Smart tools will enable better Productivity:
There are several tools and options available in the HANA studio, which helps us in maintaining the views in a simplified manner and increase productivity. Leverage these tools and features while building and maintaining HANA views.
Listed below are some of these tools and their utility in HANA modeling process:
- Show lineage (columns): helps us to trace the origin of attributes and measures in HANA views.
- Replacing nodes and data sources (in Graphical views) – to replace the nodes (projection, join..) with a different node OR replace the data sources (views or tables) with a different view or table within a modeled view
- Import columns from Table type or flat file (For script based Calculation views): This will simplify the creation of output structure for a script based calculation view – instead of manually maintaining the output columns, we can import the column details from an existing table or view
Note: The following options are available when we right click on a HANA view:
- Generate Select SQL – Using this option we can get the generated SELECT statement for any of the HANA views, which can be customized and executed from the SQL editor
- Refactoring views: Using this option we can move the views across the packages, which automatically adjusts the inner views to reflect the new package.

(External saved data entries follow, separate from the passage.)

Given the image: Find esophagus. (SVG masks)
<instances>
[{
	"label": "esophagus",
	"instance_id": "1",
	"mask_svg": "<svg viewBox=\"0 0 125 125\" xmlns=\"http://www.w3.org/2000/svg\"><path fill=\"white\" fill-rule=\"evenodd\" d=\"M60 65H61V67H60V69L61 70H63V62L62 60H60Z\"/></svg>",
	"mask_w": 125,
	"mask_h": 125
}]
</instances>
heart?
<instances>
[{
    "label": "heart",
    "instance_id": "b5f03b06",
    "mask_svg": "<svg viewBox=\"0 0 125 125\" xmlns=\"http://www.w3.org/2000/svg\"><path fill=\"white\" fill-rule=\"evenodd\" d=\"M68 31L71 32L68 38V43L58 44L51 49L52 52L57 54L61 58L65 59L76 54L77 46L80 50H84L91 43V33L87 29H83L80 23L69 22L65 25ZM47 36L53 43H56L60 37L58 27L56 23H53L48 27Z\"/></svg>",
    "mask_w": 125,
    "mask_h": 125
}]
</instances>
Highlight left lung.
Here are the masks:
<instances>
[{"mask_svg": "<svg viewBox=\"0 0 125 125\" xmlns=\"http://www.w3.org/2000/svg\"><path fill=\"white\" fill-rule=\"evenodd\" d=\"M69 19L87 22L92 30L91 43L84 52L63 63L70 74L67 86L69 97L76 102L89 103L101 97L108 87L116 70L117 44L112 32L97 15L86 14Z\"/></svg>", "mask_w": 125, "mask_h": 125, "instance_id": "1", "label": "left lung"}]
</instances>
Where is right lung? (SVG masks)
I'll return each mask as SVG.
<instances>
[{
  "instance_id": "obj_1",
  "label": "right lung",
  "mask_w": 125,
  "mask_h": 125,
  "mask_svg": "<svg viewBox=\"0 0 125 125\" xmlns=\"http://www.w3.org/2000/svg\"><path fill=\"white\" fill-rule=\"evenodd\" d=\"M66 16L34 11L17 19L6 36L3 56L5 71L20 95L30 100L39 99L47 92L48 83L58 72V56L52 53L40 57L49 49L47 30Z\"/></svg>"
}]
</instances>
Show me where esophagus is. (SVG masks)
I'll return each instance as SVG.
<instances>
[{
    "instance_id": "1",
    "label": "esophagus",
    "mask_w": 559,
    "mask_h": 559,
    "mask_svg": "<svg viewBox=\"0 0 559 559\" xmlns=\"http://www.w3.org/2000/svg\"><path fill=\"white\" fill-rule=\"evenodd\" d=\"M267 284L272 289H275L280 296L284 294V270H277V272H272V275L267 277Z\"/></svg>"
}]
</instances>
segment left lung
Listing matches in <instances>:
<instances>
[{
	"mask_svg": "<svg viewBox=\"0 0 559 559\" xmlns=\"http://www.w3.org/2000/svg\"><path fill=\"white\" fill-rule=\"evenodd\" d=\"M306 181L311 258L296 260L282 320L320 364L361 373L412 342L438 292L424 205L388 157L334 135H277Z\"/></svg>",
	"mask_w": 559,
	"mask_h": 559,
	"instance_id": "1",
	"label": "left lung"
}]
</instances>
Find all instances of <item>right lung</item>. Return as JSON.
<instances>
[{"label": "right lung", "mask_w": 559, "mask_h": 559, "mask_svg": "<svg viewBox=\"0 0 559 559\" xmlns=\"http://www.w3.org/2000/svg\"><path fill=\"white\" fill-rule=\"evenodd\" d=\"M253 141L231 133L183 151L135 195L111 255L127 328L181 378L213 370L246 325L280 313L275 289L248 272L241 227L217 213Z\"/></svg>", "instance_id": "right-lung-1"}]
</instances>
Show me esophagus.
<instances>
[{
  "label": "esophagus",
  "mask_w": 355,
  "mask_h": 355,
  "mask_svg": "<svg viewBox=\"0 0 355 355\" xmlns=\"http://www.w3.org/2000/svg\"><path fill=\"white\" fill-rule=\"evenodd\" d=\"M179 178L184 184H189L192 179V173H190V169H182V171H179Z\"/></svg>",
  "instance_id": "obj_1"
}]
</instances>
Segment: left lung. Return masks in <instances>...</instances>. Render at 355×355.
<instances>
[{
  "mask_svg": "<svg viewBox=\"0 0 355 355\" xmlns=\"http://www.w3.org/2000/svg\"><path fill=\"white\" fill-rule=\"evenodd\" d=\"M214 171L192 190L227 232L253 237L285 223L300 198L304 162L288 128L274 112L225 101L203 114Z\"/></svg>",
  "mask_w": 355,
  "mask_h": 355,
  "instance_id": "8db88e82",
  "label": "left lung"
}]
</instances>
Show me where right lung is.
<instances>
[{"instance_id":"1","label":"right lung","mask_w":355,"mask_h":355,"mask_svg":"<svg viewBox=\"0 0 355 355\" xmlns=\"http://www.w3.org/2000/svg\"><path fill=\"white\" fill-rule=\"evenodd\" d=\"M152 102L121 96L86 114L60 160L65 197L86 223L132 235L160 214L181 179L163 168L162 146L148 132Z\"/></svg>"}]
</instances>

- Where-used list: To identify the list of objects where the current views has been used and assess the impact of any changes
- Auto-documentation: To generate the documentation of a modeled view, which can be leveraged as part of the technical documentation
Conclusion: My sincere thanks to the SCN community and especially to all the experts, who has been a great source of inspiration. I am hoping that this blog will be useful to you in learning and implementing the HANA modeling solutions.